*** PASSAGE TO READ ***

With COVID-19 vaccinations ramping up across provinces and territories, a new poll suggests that despite Canadians’ overall confidence in the rollout, many are expressing concern over the type of vaccine available to them.
A new Ipsos poll done exclusively for Global News found that over 60 per cent of Canadians were confident that the country would be able to meet the government’s goal of vaccinating most Canadians by the end of September.
“What we’re seeing in the data related to vaccines is that Canadians have been keeping a pretty close eye on what’s happening and they understand that progress is being made, maybe not enough progress — particularly in comparison to other countries — but certainly progress from where it was before,” said Darrell Bricker, Ipsos’ CEO of public affairs.
“And as this tide of vaccines raises boats, it’s raising all boats.”
While the poll found a “growing majority” of Canadians wanted to get their vaccine shots as soon as possible without hesitation, many expressed concern over what type of vaccines were available to them.
The data showed that 64 per cent of Canadians thought their decision to get the vaccine would depend on what type of vaccine they were offered, while over eight in 10 stated they should be able to choose which vaccine they received.
Support towards making vaccines mandatory also grew nationally as well, growing to that of 69 per cent.
The strong sentiments Canadians felt in their choice of a vaccine doesn’t come as a complete surprise, however, after extremely rare reports of blood clotting disorders arose from recipients administered either the Johnson & Johnson and AstraZeneca vaccine.

*** ENTRIES SUPPLIED ***

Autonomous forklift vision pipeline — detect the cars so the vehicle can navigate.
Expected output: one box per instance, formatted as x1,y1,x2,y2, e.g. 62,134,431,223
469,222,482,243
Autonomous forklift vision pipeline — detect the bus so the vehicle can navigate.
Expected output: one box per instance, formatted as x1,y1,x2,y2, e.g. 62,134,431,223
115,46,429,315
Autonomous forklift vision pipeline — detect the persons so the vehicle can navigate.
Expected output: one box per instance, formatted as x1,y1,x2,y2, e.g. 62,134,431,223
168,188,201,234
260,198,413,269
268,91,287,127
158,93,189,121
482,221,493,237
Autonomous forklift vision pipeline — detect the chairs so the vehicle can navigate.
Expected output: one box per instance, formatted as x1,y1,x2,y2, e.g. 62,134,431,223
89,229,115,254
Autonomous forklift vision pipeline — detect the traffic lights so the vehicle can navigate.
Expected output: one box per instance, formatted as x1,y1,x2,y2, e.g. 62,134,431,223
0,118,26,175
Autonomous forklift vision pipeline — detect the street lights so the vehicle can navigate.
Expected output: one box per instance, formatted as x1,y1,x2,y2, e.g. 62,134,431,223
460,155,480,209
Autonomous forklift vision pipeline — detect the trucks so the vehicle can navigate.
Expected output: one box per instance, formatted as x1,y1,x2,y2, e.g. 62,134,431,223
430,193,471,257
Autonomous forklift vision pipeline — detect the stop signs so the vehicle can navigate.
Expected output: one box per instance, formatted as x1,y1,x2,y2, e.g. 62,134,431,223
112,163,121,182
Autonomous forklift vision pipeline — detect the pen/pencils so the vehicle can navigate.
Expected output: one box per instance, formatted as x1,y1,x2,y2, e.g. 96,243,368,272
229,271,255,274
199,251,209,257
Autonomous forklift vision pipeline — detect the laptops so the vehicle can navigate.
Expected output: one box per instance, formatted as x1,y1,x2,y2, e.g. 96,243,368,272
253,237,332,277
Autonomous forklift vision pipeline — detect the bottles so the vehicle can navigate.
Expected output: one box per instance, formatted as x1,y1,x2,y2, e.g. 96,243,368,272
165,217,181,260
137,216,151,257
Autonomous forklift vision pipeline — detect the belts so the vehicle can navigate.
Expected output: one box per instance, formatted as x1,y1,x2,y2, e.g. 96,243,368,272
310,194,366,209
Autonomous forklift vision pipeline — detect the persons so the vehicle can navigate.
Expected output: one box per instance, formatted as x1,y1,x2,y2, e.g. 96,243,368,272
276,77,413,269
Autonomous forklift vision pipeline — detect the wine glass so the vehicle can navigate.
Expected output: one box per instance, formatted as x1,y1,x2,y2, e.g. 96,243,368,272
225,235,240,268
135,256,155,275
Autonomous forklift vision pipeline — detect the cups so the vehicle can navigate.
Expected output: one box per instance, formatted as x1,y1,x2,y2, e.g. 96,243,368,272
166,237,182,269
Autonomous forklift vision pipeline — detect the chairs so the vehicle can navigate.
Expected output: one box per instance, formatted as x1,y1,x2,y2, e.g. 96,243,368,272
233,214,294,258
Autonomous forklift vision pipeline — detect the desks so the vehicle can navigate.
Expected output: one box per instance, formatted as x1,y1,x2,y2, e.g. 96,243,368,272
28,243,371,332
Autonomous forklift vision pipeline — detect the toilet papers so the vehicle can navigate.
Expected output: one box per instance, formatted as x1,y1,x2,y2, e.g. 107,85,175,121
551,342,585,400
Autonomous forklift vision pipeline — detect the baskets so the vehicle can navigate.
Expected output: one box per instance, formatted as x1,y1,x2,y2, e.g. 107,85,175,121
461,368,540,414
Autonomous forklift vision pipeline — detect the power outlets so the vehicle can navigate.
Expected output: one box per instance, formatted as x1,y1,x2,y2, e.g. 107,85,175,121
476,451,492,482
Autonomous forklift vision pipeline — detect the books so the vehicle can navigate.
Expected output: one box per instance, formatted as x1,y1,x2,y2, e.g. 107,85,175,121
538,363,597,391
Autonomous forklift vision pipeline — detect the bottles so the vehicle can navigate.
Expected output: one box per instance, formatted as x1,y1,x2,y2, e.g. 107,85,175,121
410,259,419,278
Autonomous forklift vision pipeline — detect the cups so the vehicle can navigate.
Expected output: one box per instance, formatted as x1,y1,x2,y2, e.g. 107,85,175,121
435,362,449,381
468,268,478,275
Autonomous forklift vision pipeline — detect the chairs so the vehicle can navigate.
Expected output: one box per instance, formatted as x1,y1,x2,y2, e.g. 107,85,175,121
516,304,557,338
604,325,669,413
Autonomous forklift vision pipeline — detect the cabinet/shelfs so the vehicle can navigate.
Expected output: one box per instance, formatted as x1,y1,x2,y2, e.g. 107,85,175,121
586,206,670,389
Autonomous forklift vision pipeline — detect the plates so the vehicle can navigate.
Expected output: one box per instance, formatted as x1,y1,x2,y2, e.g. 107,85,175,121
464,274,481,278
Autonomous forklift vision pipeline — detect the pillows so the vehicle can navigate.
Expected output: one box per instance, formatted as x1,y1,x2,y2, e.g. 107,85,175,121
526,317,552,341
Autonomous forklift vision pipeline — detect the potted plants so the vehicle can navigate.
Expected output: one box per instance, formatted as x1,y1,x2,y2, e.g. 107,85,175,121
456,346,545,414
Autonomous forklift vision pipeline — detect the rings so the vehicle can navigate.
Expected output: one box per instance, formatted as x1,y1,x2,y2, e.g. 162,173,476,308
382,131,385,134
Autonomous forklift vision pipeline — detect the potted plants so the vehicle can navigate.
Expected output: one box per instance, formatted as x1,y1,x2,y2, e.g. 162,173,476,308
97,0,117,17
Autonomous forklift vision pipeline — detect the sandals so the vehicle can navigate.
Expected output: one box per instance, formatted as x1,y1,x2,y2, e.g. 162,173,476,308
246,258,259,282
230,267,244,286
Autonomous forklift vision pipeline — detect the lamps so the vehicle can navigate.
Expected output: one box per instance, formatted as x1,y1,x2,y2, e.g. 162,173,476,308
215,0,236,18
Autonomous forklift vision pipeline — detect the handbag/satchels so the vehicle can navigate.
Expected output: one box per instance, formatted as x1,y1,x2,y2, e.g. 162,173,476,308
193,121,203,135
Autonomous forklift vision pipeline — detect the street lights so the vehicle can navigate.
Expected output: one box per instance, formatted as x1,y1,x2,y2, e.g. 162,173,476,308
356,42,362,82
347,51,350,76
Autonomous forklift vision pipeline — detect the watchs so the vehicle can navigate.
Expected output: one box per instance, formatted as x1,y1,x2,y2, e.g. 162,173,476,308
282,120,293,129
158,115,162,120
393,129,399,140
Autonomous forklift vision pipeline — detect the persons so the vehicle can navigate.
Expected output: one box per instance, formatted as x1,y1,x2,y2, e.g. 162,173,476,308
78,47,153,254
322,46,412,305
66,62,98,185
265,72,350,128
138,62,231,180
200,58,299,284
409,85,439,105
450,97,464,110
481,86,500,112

***

**TASKS TO PERFORM:**
(1) Copy the vaccine poll article word for word, beginning at the words "While the poll" and stopping after "and AstraZeneca vaccine.".
(2) List every proportion of Canadians that the vaccine poll article reports.
(3) What position does Darrell Bricker hold, according to the vaccine poll article?
The data has no connection to the vaccine poll article.

**TASK SOLUTIONS:**
(1)
While the poll found a “growing majority” of Canadians wanted to get their vaccine shots as soon as possible without hesitation, many expressed concern over what type of vaccines were available to them.
The data showed that 64 per cent of Canadians thought their decision to get the vaccine would depend on what type of vaccine they were offered, while over eight in 10 stated they should be able to choose which vaccine they received.
Support towards making vaccines mandatory also grew nationally as well, growing to that of 69 per cent.
The strong sentiments Canadians felt in their choice of a vaccine doesn’t come as a complete surprise, however, after extremely rare reports of blood clotting disorders arose from recipients administered either the Johnson & Johnson and AstraZeneca vaccine.

(2)
- Over 60 per cent
- 64 per cent
- Over eight in 10
- 69 per cent

(3) He is Ipsos' CEO of public affairs.